武道や格闘技の稽古において、突きや蹴りの威力を高めるために欠かせない「胴」や「ミット」を使った修練。

今回は、東京日本橋道院の道院長として強くお伝えしたい「胴やミットを持つ側(受け手)の姿勢」についてお話しします。

結論から言えば、胴やミットをいい加減に持つ人は、いつまで経っても上達しません。

相手を観察することが、自分の正しいフォームを作る

「どうすれば相手は、正しく突きや蹴りを打てるのか?」 「どうすれば、気持ちよく思いっきり技を繰り出せるのか?」

胴やミットを持つ際、こうした相手への思いやりがない人は、相手の動きを知る絶好の機会を自ら手放してしまっています。

当たる瞬間にしっかりと力を加えて受けているか。 ミットの面を揃え、胴の的を適切に向けているか。 相手の体格に合わせた高さや距離で構えているか。 突きを打たせるときは、やや内側に向けているか。

注意すべき点は色々とありますが、相手をよく観察し、打ちやすいように工夫を凝らすだけで、自ずと「正しいフォーム」が自分自身の目にも焼き付き、インプットされていくのです。

相手のことを考えない胴・ミット持ちは「罪」である

面倒くさいからといい加減に胴やミットを構えると、練習相手のことを考える思考が鈍ります。 つまり、「相手を読む力」が全く養われなくなってしまうのです。

これは、武道において致命的です。

どんなに自分自身の突き蹴りの威力が強かったとしても、相手を見る目(洞察力)が養われていなければ、実戦で技が当たるはずもありません。
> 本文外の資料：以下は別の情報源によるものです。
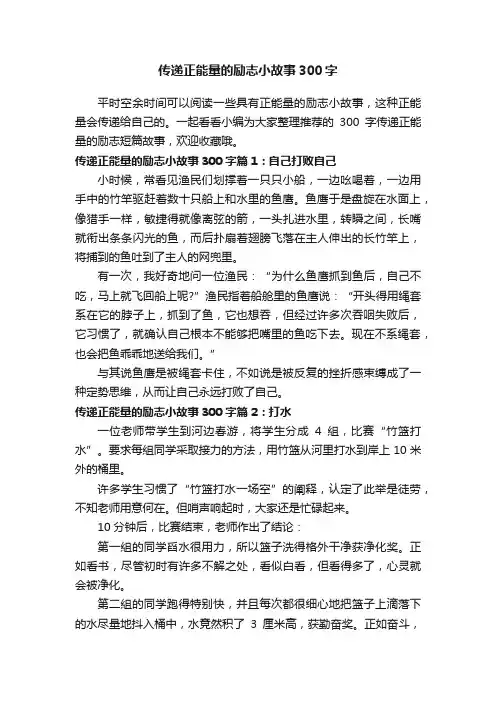 传递正能量的励志小故事300字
相手のことを考えずに胴やミットを持つことは、相手の練習の質を下げるだけでなく、結果的に自分自身の上達の芽を摘んでしまう「罪」だと私は思っています。

ムエタイにおける「ミットトレーナー」の価値

昔、キックボクシングをしている友人がこんなことを言っていました。 「本場タイでは、ムエタイ選手よりもミットを持つトレーナーの方が高給取りになることがある」と。

どこまで本当かは分かりませんが、優秀な選手を育てるためには、優秀なミットトレーナーが不可欠であり、高額な報酬を払ってでも引き抜かれる世界があるそうです。
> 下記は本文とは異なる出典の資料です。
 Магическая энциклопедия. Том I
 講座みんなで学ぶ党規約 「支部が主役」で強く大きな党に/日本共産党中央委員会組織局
それだけ「的確に的(まと)を提示し、受ける」という技術は重要であり、勝負を左右する価値があるということの証明でしょう。

相手を思いやる稽古が、巡り巡って自分のためになる

日々の稽古でお互いに胴やミットを持ち合う際、プロのトレーナーのように完璧にできなくても構いません。 せめて「相手が思いっきり技を繰り出せるように」と真剣に考えて構えるべきです。

「自分だけが上達すれば良い」というワガママは、武道では通用しません。 そんな姿勢の人とは誰も練習したがらないですし、勝負に必要な洞察力も決して養われないからです。

相手の上達のために、自分に何ができるかを考えること。 その利他の精神を持った稽古こそが、巡り巡って自分の確かな実力へと繋がっていくのです。